--- Begin Supplied material ---

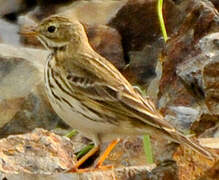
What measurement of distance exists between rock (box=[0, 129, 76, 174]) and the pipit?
193 millimetres

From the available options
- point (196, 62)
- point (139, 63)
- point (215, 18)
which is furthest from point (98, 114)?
point (139, 63)

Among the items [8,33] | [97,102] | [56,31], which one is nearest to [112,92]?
[97,102]

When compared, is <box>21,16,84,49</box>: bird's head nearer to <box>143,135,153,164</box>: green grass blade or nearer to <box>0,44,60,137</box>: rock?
<box>143,135,153,164</box>: green grass blade

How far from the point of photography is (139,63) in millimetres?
12328

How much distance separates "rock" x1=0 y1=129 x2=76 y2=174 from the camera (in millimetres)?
8180

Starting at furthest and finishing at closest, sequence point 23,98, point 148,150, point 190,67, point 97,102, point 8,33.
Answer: point 8,33 < point 23,98 < point 190,67 < point 148,150 < point 97,102

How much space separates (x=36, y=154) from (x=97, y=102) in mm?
600

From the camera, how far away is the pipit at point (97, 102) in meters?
8.27

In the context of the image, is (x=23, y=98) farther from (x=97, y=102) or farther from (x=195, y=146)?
(x=195, y=146)

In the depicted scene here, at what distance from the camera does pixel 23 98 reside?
11.4 m

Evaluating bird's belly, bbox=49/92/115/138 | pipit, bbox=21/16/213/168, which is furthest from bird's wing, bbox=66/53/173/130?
bird's belly, bbox=49/92/115/138

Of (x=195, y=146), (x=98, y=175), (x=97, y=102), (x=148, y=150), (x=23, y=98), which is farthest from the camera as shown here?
(x=23, y=98)

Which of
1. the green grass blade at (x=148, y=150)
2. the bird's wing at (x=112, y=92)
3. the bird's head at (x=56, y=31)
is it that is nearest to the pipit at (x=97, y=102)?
the bird's wing at (x=112, y=92)

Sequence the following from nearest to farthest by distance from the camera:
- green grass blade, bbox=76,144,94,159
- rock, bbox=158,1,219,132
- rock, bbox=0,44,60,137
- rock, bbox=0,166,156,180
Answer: rock, bbox=0,166,156,180 → rock, bbox=158,1,219,132 → green grass blade, bbox=76,144,94,159 → rock, bbox=0,44,60,137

--- End Supplied material ---

▸ **Required work**: State how many lines in the items above contain the string "camera". Case counts, and the reply should be the number alone.

▸ **The reply**: 5